At the bottom of the grey panel exists a section called “Bookmarking”. It allows the user to store the current state of the app’s input data (configuration, chosen directory-path, relevant data) to a file, which can be loaded at a later time.

In general, this has two use-cases:

  1. Retaining and restoring common configuration changes for easier access.
  2. Restoring configurations which induced errors, so that they might be debugged in a reproducible manner.

For more details, see vignette("saving-and-restoring-application-states", package = "duflor.gui").

Tab 1: Image Files

This tab contains the image files which will be analysed. However, it also allows you to view an image. This is particularly useful for verifying that you correctly cropped the image, and/or correctly selected the area for the identifier-dot (if you did any of these suggested extra steps).

An example of how the application of both would look like can be seen in figure 4.

Fig.4: The blue-tainted area denotes the area which will be considered for analysis. Everything outside of this area will not be analysed. The yellow-tainted area denotes the area within which pixels matching the identifier-criteria will be valid. When compared to figure 3, this would meant that the rogue pixels in the vicinity of the pot will be excluded from further processing.
Fig.4: The blue-tainted area denotes the area which will be considered for analysis. Everything outside of this area will not be analysed. The yellow-tainted area denotes the area within which pixels matching the identifier-criteria will be valid. When compared to figure 3, this would meant that the rogue pixels in the vicinity of the pot will be excluded from further processing.

Measures for optimising execution speed

Cropping Images

A very effective way of increasing execution time is to reduce the size of the data- set which is being analysed.

After the desired area has been selected as described above, it can be optionally reviewed on the same (or another) image by pressing the Render plant-button on the tab Image Files.

An in-depth description can be found in vignette("image-cropping", package = "duflor.gui").

Parallelised execution

Based on the power of the system running the app, one might consider parallelising the evaluation of images to further reduce computation time. However, its effectiveness depends heavily on the resources available.

An in-depth description can be found in vignette("parallelisation", package = "duflor.gui").

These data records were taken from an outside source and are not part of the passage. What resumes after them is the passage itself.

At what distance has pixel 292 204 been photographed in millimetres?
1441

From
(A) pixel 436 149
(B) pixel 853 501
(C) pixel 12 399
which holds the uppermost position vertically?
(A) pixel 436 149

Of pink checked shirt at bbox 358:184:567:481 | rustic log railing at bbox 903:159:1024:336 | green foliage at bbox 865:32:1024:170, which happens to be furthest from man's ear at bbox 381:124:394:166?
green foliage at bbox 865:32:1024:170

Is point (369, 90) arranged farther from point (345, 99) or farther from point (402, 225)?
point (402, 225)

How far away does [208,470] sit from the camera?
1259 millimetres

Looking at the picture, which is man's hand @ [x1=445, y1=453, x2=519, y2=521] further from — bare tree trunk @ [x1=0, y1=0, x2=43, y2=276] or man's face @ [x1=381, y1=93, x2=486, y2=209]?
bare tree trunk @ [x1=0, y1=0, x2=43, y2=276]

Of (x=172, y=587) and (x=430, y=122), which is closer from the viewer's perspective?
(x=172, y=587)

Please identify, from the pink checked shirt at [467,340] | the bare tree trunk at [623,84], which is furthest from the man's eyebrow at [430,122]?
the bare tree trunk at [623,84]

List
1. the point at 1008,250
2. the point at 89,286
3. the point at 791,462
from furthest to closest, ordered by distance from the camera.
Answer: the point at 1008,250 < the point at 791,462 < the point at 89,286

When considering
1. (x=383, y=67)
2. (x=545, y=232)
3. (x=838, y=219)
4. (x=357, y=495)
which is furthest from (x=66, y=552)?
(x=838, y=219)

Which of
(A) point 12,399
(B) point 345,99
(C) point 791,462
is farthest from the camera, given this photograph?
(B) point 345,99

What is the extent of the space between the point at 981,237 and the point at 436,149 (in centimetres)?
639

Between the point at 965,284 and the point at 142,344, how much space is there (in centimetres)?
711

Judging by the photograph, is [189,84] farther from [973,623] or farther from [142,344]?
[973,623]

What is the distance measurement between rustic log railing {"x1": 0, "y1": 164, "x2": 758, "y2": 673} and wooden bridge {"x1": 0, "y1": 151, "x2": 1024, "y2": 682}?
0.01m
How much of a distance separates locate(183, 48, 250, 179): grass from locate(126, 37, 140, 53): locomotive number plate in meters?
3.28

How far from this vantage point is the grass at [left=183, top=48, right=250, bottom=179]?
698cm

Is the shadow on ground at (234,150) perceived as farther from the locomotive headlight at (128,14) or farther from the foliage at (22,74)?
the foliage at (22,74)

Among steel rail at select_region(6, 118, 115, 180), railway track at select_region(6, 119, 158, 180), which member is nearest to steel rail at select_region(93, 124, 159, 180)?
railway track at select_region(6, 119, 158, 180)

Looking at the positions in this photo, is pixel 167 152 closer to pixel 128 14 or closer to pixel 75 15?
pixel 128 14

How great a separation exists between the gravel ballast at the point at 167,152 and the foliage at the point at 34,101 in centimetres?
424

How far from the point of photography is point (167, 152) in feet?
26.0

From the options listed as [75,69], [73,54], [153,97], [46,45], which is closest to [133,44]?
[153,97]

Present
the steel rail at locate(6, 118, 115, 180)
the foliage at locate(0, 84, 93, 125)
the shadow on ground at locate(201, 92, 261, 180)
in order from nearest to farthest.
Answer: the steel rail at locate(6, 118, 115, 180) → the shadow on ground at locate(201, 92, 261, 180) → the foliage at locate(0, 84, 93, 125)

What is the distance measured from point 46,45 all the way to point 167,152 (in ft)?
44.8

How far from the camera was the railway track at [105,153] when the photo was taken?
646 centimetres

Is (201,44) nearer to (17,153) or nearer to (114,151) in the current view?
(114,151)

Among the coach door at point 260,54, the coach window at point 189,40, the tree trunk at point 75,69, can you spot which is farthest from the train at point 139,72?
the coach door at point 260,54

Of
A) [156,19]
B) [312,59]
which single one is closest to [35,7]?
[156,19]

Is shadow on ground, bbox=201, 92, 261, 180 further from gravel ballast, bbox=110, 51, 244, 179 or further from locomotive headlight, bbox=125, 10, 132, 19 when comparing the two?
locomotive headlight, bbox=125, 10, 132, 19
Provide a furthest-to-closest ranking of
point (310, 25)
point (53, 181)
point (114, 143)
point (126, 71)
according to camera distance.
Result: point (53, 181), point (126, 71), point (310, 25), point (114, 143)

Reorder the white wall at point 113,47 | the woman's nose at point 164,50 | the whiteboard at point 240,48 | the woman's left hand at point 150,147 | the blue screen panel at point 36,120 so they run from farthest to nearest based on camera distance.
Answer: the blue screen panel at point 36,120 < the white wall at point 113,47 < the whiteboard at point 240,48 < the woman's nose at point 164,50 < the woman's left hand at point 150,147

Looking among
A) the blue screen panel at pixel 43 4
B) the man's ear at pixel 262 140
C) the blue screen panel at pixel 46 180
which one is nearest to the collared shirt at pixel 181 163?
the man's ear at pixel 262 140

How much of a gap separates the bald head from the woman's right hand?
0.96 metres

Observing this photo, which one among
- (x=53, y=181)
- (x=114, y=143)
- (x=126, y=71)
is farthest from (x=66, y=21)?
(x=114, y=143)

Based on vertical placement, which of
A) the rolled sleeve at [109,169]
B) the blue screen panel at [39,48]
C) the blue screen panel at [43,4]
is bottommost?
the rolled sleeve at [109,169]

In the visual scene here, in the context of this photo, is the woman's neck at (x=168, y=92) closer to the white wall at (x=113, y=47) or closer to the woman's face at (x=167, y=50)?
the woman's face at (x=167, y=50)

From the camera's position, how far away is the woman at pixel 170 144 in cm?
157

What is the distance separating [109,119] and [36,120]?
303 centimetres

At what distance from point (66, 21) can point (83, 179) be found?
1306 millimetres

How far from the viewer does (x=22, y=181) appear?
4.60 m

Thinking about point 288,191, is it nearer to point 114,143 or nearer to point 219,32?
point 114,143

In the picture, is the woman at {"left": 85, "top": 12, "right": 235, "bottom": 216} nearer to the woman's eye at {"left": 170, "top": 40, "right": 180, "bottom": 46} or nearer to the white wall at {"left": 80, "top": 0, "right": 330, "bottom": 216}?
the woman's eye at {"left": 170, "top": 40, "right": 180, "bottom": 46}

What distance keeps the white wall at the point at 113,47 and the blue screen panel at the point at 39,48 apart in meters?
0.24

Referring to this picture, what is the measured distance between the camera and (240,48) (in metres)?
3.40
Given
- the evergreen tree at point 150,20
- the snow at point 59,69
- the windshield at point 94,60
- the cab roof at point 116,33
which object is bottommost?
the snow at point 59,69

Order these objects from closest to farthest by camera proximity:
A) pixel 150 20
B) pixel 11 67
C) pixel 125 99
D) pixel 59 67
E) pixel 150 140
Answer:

Measures for maximising accuracy

Restricting area within which the identifier-dot is quantified

Typically, the largest error-source has been a bad or inconsistent determination of the identifier used to calculate the area of extracted spectra. For information on how to counter this issue, an in-depth description can be found in vignette("identifier-cropping", package = "duflor.gui").

Fine-tuning HSV-boundaries

Determining the HSV-boundaries can be an arduous and time-consuming process. It is not recommended to frequently do this via the GUI, but instead to create a small script calling the relevant functions of the duflor-package itself.
An in-depth guide and further details can be found in vignette("modifying-hsv-bounds", package = "duflor.gui").

(Advanced) Debugging

Generally, the app tries to give reasonable warnings and status-messages via small red/yellow/blue message boxes. These should be fairly self-explanatory, and will pop up where the author thought them sensible or necessary.

If the app runs into an error, in most cases the configuration required for triggering said error is preserved. For further info, see the section “Saving states when errors occur during analysis” in vignette("saving-and-restoring-application-states", package = "duflor.gui").

Development, Modifications, Issues

For details on how to raise new feature-requests, please refer to vignette("raising-issues", package = "duflor.gui").

Reporting issues

This app, and its underlying code can be reviewed with minimal upfront work by opening the source-code from GitHub - either by manually downloading it, or by cloning it via git. To do either, navigate to the duflor- or duflor.gui-repository. For details on doing so see vignette("raising-issues", package = "duflor.gui").

Further development

You are free to take up either of these packages and continue development on them, while abiding to the licensing terms declared.